Gareon Conley was overshadowed by his talented teammates, Marshon Lattimore and Malik Hooker, but Conley is also one of the best defensive backs in the draft. At 6-feet, 195 pounds and 33-inch arms, he has great length for a corner, along with good athleticism. At the NFL Combine, he ran a 4.44-second 40-yard dash, showing his top end speed. Part of his athleticism consists of quick movement skills. This was shown in the 3-cone drill, running it in 6.68 seconds, which was the third fastest of all corners at the Combine. He has quick feet to shuffle with the receivers and stay right on their hip. His quick movement skills allow him to be really good at mirroring receivers in coverage. Conley has the experience of playing in both press and off-man coverage during his Buckeye career. He has the closing speed and explosion to close on receivers and make a play on the ball, using his long arms to bat or pick off the pass. He has shown the ability to instinctually leave his coverage to flow to another receiver, reading the quarterback’s decision to make a play on the pass.

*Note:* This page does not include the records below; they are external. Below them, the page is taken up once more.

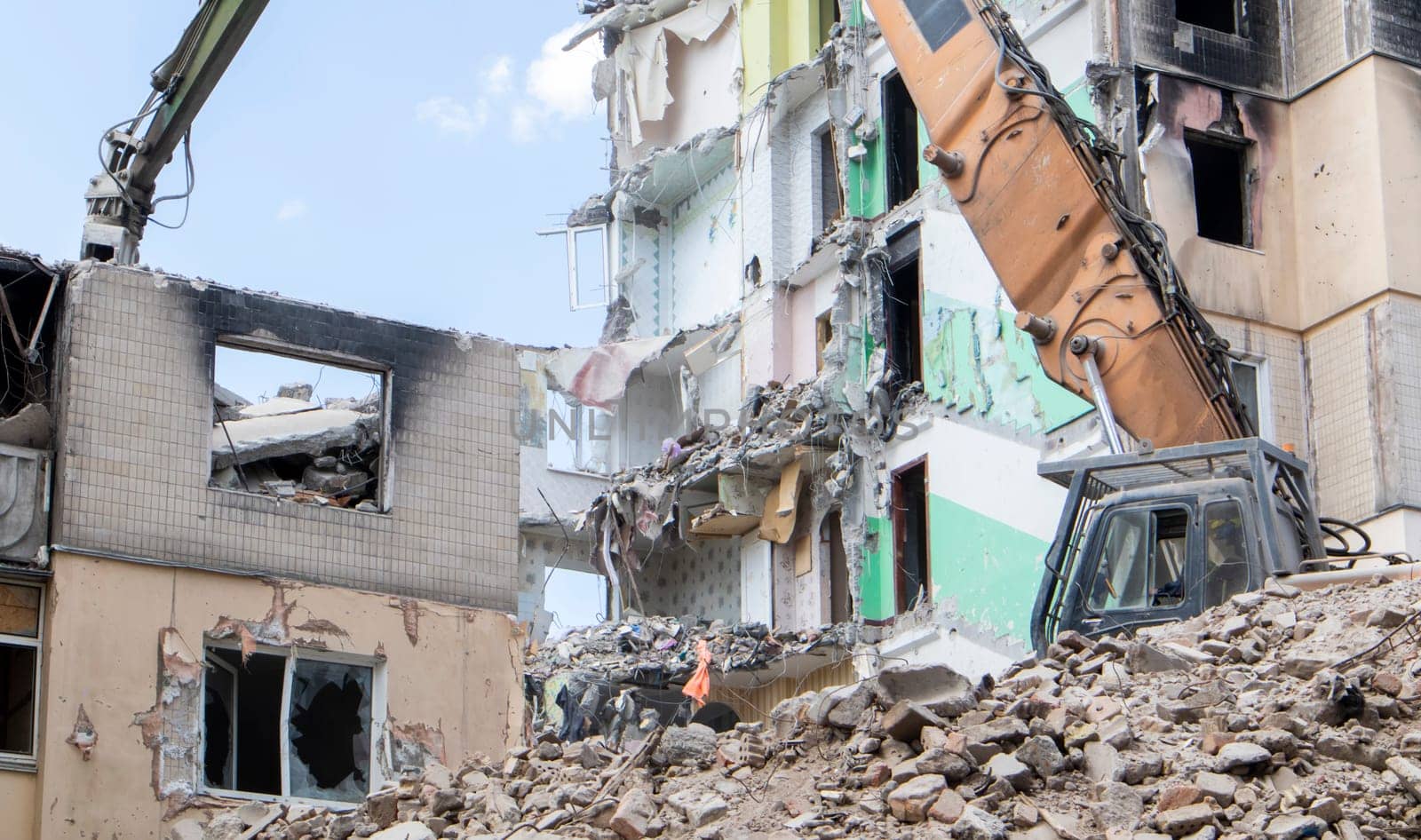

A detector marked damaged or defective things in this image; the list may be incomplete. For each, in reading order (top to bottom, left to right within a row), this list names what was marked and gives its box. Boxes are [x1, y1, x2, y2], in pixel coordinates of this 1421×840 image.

burnt window opening [1176, 0, 1233, 35]
burnt window opening [818, 124, 835, 238]
burnt window opening [886, 73, 920, 210]
rusty metal [858, 0, 1250, 446]
burnt window opening [1182, 132, 1250, 249]
charred wall [53, 264, 528, 611]
burnt window opening [210, 341, 389, 511]
broken window glass [210, 345, 389, 517]
burnt window opening [881, 249, 926, 389]
damaged apartment building [520, 0, 1421, 701]
damaged apartment building [0, 251, 526, 840]
burnt window opening [886, 460, 932, 611]
broken window glass [0, 582, 40, 761]
burnt window opening [0, 585, 41, 761]
broken window glass [202, 647, 377, 807]
burnt window opening [204, 647, 377, 807]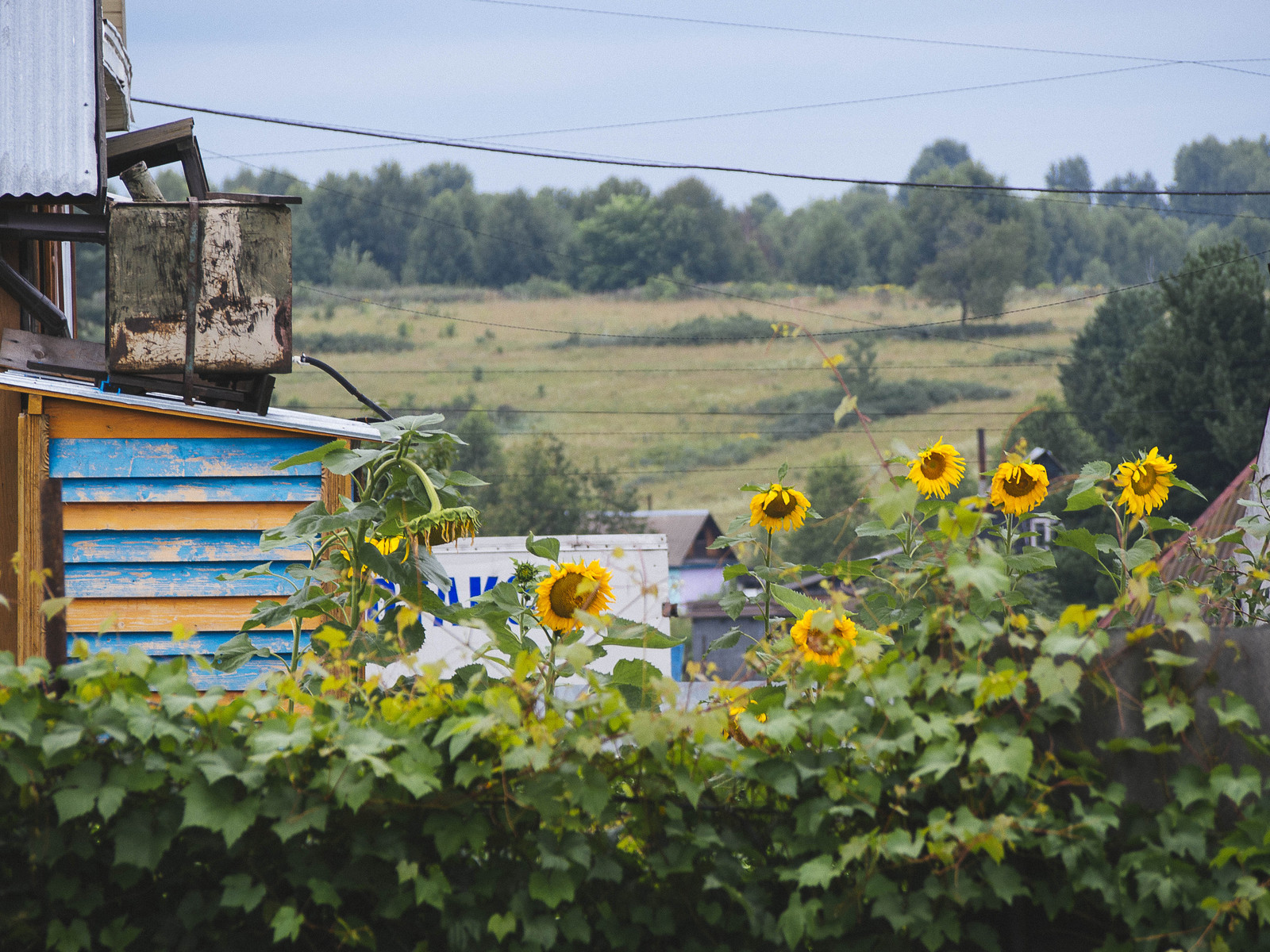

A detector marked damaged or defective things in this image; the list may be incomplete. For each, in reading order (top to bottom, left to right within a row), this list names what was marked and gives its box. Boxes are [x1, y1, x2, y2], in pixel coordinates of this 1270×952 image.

rusty metal sheet [106, 202, 292, 375]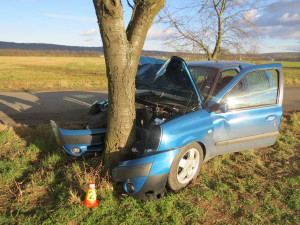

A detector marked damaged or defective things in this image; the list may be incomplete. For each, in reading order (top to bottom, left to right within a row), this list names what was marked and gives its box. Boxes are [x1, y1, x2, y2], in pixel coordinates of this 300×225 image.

detached bumper piece [49, 120, 105, 156]
crashed car [51, 55, 284, 200]
detached bumper piece [111, 149, 179, 200]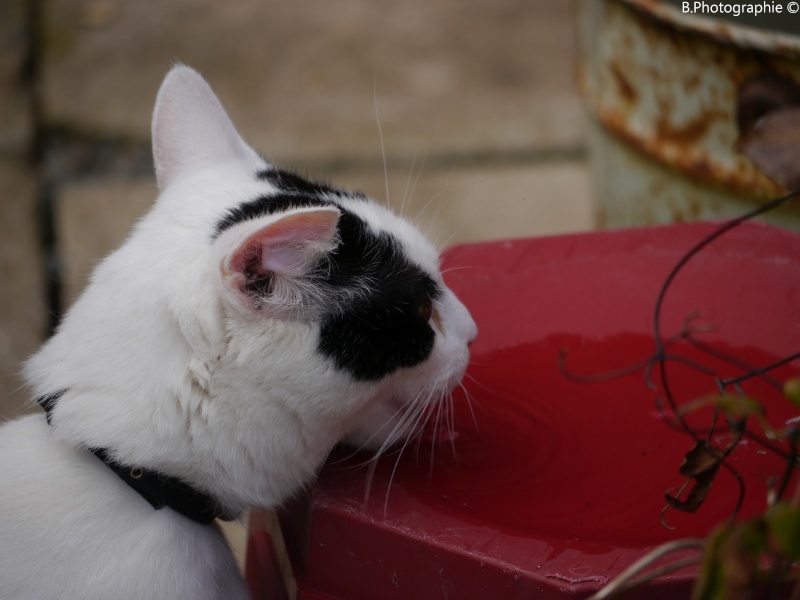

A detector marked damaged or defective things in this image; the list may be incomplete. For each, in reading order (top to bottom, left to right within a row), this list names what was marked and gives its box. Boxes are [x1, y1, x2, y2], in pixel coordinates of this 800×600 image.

rusty metal bucket [580, 0, 800, 229]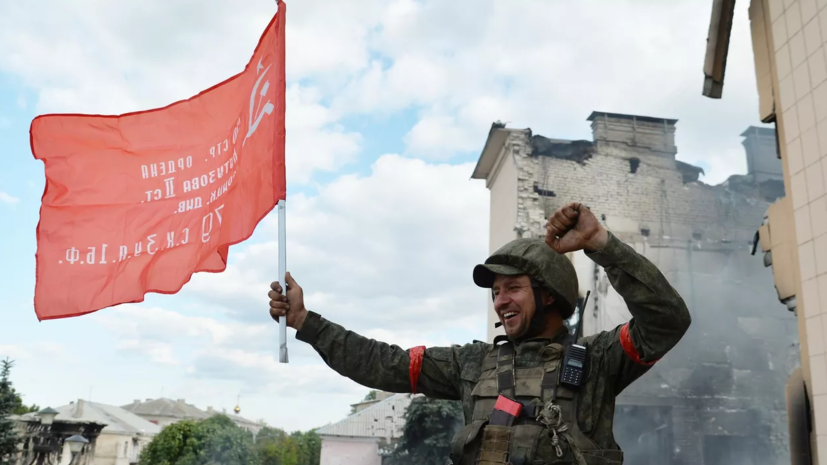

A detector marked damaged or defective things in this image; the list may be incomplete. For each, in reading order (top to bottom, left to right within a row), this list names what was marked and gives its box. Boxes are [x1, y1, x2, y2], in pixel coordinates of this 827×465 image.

damaged building [472, 111, 804, 464]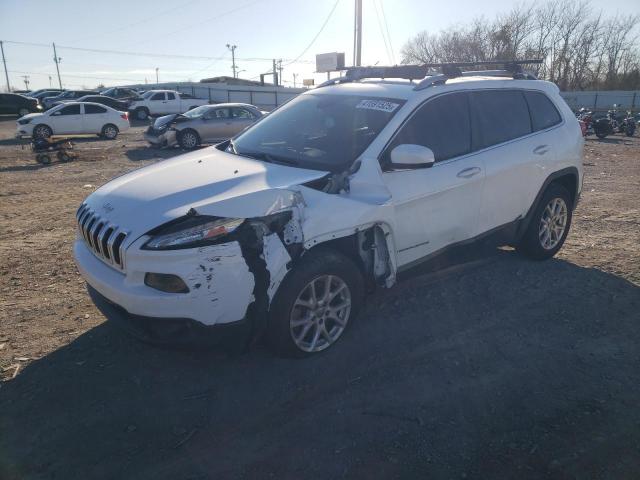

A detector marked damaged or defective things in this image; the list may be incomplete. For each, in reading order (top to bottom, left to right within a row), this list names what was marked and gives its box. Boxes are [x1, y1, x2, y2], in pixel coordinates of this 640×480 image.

broken headlight [143, 216, 245, 249]
crumpled hood [82, 146, 328, 242]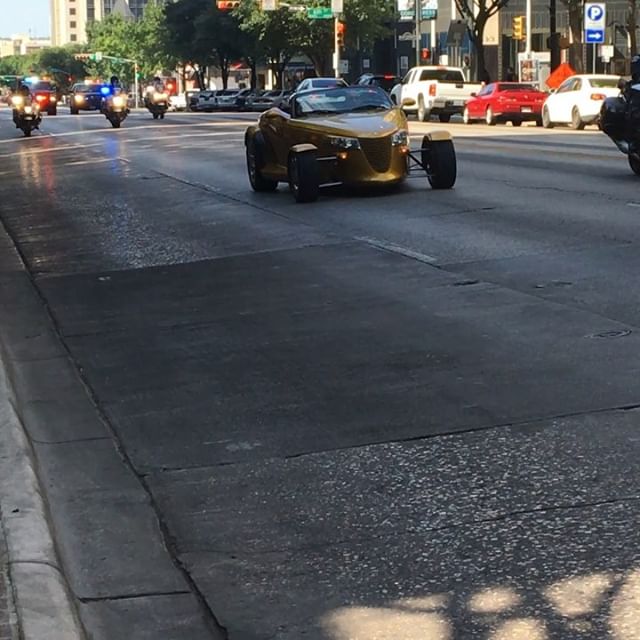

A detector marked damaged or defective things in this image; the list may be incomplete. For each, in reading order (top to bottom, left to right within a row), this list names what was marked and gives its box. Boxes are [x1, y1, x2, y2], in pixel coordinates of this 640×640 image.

exposed front wheel [568, 107, 584, 131]
exposed front wheel [246, 135, 278, 192]
exposed front wheel [288, 151, 318, 202]
exposed front wheel [422, 138, 458, 190]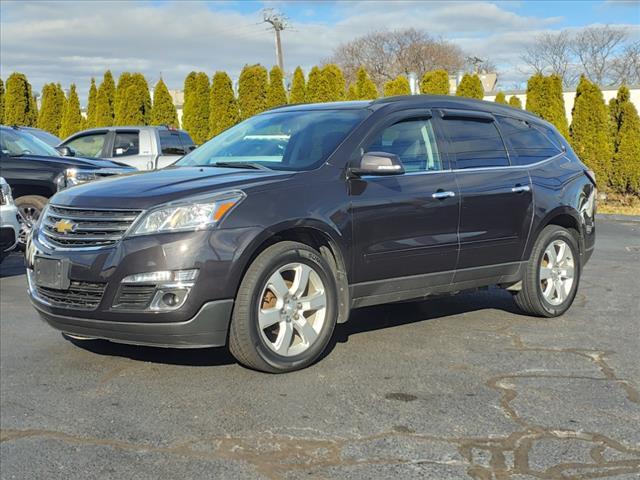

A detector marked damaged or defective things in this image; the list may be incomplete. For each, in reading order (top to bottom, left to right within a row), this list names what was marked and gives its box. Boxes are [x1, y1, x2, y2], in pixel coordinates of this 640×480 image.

cracked asphalt pavement [0, 218, 636, 480]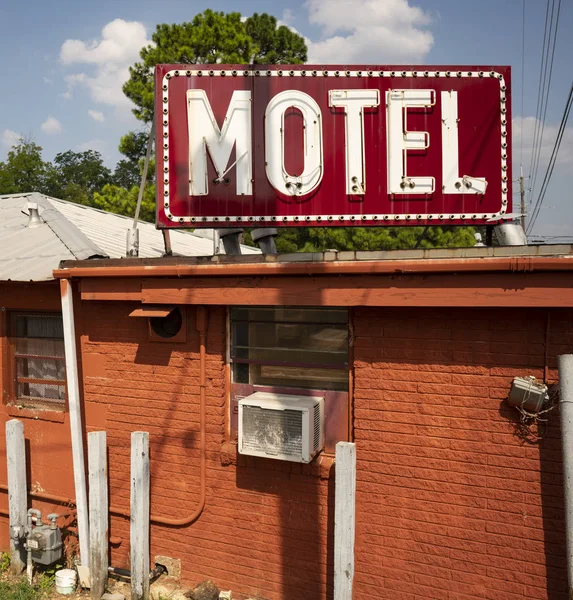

But, Conley has some work to do in his game. His hand usage is not good. He does not press receivers at the line of scrimmage, allowing a free release. But, he can then get too handsy downfield when he feels like he is falling behind the receiver, which could lead to penalties in the NFL. His ability to track the ball on deep passes is also a bit of inconsistent skill for him. He can lose track of the ball, focusing too much on the receiver, which allows the ball to surprise him and cause him to mistime his reaction to the ball, leading to the receivers making big plays against him. But, Conley’s length and athleticism are a rare combination that should be very valuable to NFL teams.